Given text >>
What can the particle model of matter be used to explain?

• The different states of matter

• Differences in density

Draw simple diagrams to model the differences between solids, liquids and gases

• Solids

  • Solids have a very high density as strong forces of attraction hold the particles close together in a fixed, regular arrangement. The particles don’t have much energy so only vibrate about fixed positions.

• Liquids

  • There are weaker forces of attraction between particles; they are close together but can move past each other and form irregular arrangements. They have more energy than particles in a solid - they move in random directions at low speeds. Liquids are less dense than solids but more dense than gases.

• Gases

  • There are extremely weak forces of attraction between the particles; the particles have more energy than in liquids and solids. The particles are free to move and travel in random directions at high speeds. Gases have very low density.

Why are changes of state physical changes?

Directions >>
1. Please say whether each statement below agrees with the particle model notes, answering yes or no and quoting the words from the notes that decide it. (a) Particles in a solid vibrate about fixed positions. (b) Particles in a liquid move at high speeds. (c) Gases are denser than liquids.
2. Carry on the particle model notes after their last line.

Extracted information >>
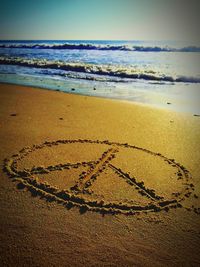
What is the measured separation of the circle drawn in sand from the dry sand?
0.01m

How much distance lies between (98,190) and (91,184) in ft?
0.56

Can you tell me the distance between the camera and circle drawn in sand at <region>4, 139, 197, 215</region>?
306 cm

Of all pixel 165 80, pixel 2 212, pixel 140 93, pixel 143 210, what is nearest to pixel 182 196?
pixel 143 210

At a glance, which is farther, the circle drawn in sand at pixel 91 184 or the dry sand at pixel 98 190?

* * *

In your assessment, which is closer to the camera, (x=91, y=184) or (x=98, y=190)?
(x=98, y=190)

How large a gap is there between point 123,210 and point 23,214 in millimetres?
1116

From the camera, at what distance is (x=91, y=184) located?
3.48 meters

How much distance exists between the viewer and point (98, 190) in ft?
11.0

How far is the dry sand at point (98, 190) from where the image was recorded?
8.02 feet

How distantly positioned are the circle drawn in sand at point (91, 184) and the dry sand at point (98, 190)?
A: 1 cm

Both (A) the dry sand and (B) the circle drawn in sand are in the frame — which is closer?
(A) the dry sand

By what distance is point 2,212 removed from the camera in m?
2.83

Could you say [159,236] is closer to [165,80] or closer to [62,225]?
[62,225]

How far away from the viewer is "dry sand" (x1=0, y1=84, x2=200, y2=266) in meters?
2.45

Answer list >>
1.
(a) Yes: "only vibrate about fixed positions."
(b) No: "they move in random directions at low speeds."
(c) No: "Liquids are less dense than solids but more dense than gases."

2.
Changes of state are physical changes which differ from chemical changes because the material recovers its original properties if the change is reversed

• No new substances are formed

• It only alters the arrangement and motion of particles without changing the chemical composition of the substance

What is internal energy?

Internal energy is the total kinetic energy and potential energy of all of the particles that make up a system

• Energy is stored inside a system by the particles that make up a system

What does the temperature of a substance represent?

The average kinetic energy of the particles that make up the substance

How does heating change the energy stored by a system?

Heating a system transfers energy to the particles that make up a system; they gain energy in their kinetic energy stores and move faster, increasing their internal energy.

As the kinetic energy of the particles increases, the temperature of the particles increases; this leads to an overall increase in the temperature of the system.

A temperature rise can lead to a change of state as as particles gain more kinetic energy, they can overcome the forces of attraction between particles, which can lead to a change of state.

This either:

• Raises the temperature of the system

• Produces a change of state

If the temperature of a system changes, what does the increase in temperature depend on?

• The mass of the substance heated

• The type of material (its specific heat capacity)

• The energy input into the system

The following equation applies:

change in thermal energy = mass x specific heat capacity x temperature change

ΔE = m c Δθ

ΔE - joules, J

m - kilograms, kg

c - joules per kilogram per degree Celsius J/kg°C

Δθ - degrees Celsius, °C

What is the specific heat capacity of a substance?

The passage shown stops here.